Hi there, had issues with running the above script in colab at the following link: transformers/run_semantic_segmentation.py at main · huggingface/transformers · GitHub
Training args I used are below:
!python /content/drive/MyDrive/run_semantic_segmentation.py
–model_name_or_path nvidia/mit-b5
–dataset_name nickmuchi/rugd-dataset-all
–output_dir /content/drive/MyDrive/segformer-finetuned-rugd-out
–remove_unused_columns False
–do_train
–do_eval
–evaluation_strategy steps
–push_to_hub
–push_to_hub_model_id segformer-finetuned-rugd
–max_steps 10000
–learning_rate 0.00006
–lr_scheduler_type polynomial
–per_device_train_batch_size 2
–per_device_eval_batch_size 2
–logging_strategy steps
–logging_steps 100
–evaluation_strategy epoch
–save_strategy epoch
–save_total_limit 2
–load_best_model_at_end True
–seed 1337
–max_train_samples 3000
–max_eval_samples 500
Error:
Traceback (most recent call last):
File “/content/drive/MyDrive/run_semantic_segmentation.py”, line 508, in
main()
File “/content/drive/MyDrive/run_semantic_segmentation.py”, line 483, in main
train_result = trainer.train(resume_from_checkpoint=checkpoint)

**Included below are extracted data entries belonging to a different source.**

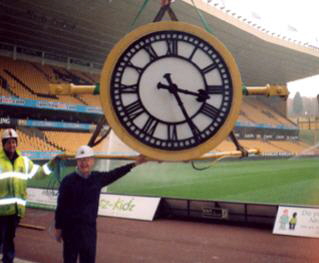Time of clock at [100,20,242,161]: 3:25
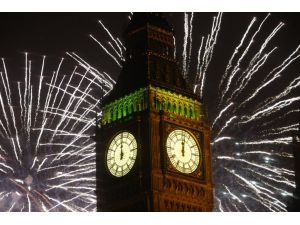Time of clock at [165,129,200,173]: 12:01
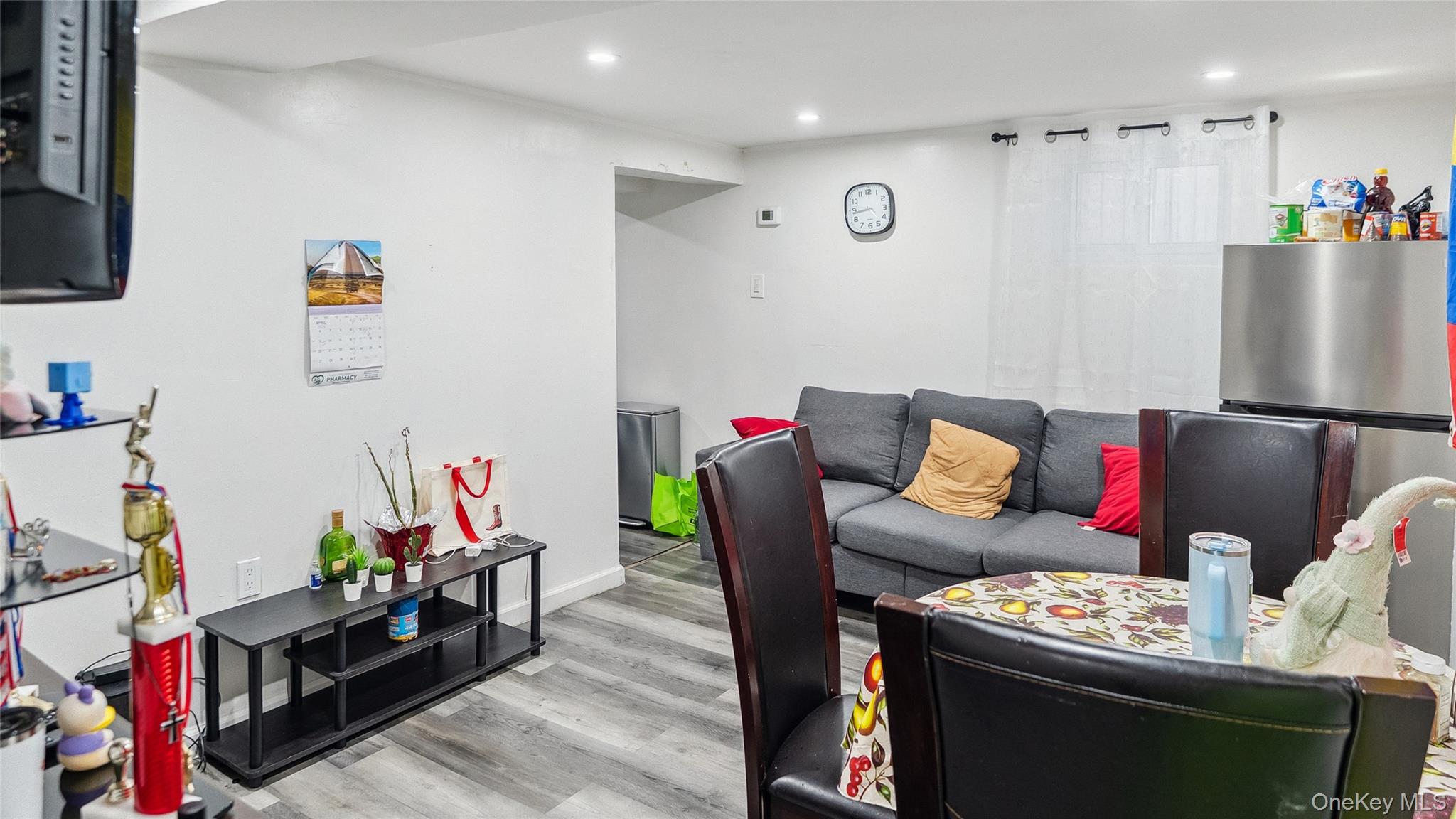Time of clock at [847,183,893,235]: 4:43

File “/usr/local/lib/python3.7/dist-packages/transformers/trainer.py”, line 1324, in train
ignore_keys_for_eval=ignore_keys_for_eval,
File “/usr/local/lib/python3.7/dist-packages/transformers/trainer.py”, line 1559, in _inner_training_loop
tr_loss_step = self.training_step(model, inputs)

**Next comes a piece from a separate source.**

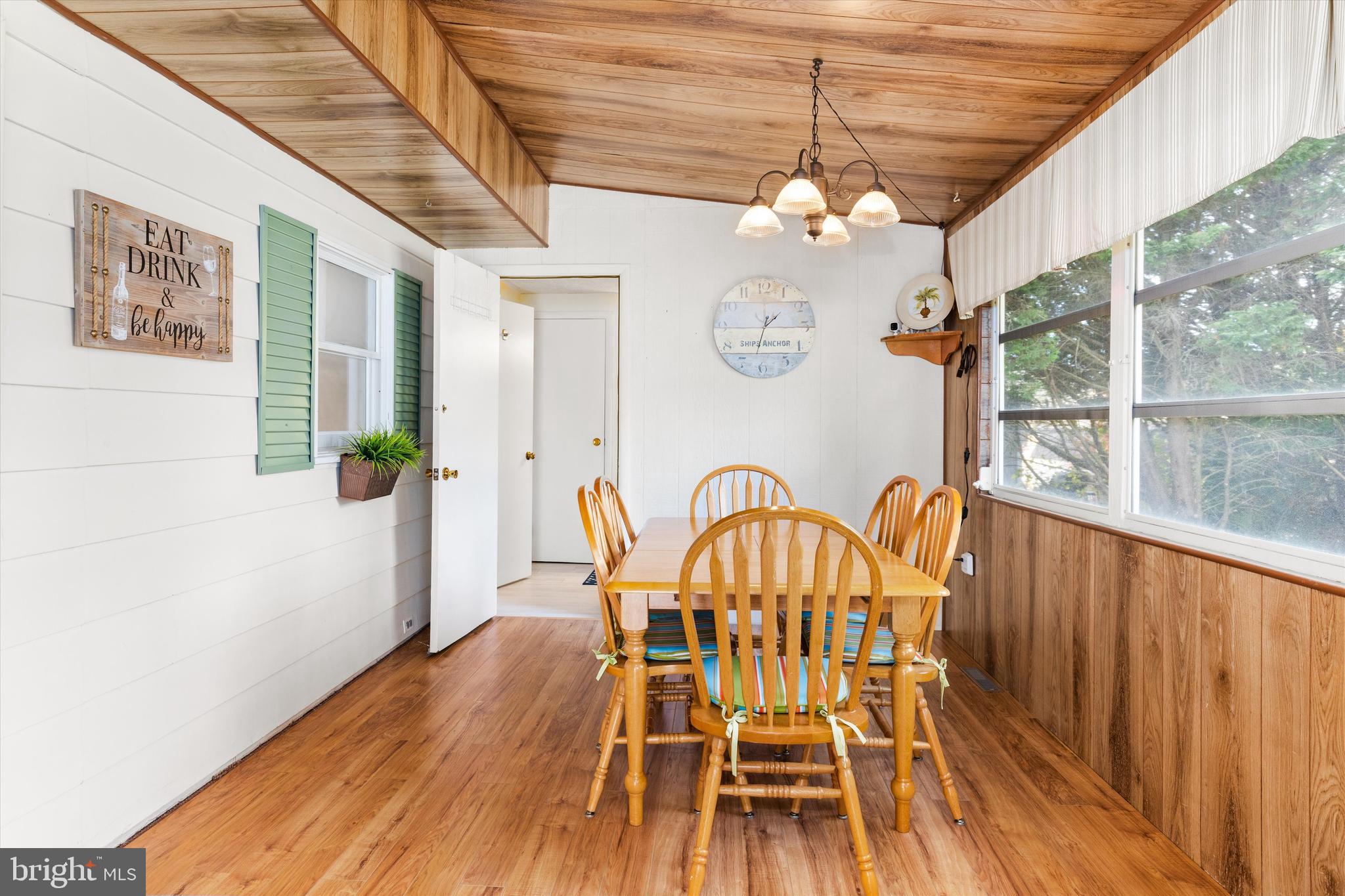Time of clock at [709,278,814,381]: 1:32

File “/usr/local/lib/python3.7/dist-packages/transformers/trainer.py”, line 2206, in training_step
loss.backward()
File “/usr/local/lib/python3.7/dist-packages/torch/_tensor.py”, line 363, in backward
torch.autograd.backward(self, gradient, retain_graph, create_graph, inputs=inputs)
File “/usr/local/lib/python3.7/dist-packages/torch/autograd/init.py”, line 175, in backward
allow_unreachable=True, accumulate_grad=True) # Calls into the C++ engine to run the backward pass
RuntimeError: CUDA error: CUBLAS_STATUS_EXECUTION_FAILED when calling cublasSgemm( handle, opa, opb, m, n, k, &alpha, a, lda, b, ldb, &beta, c, ldc)
0% 0/10000 [00:00<?, ?it/s]
Tried googling but did not get much, thanks.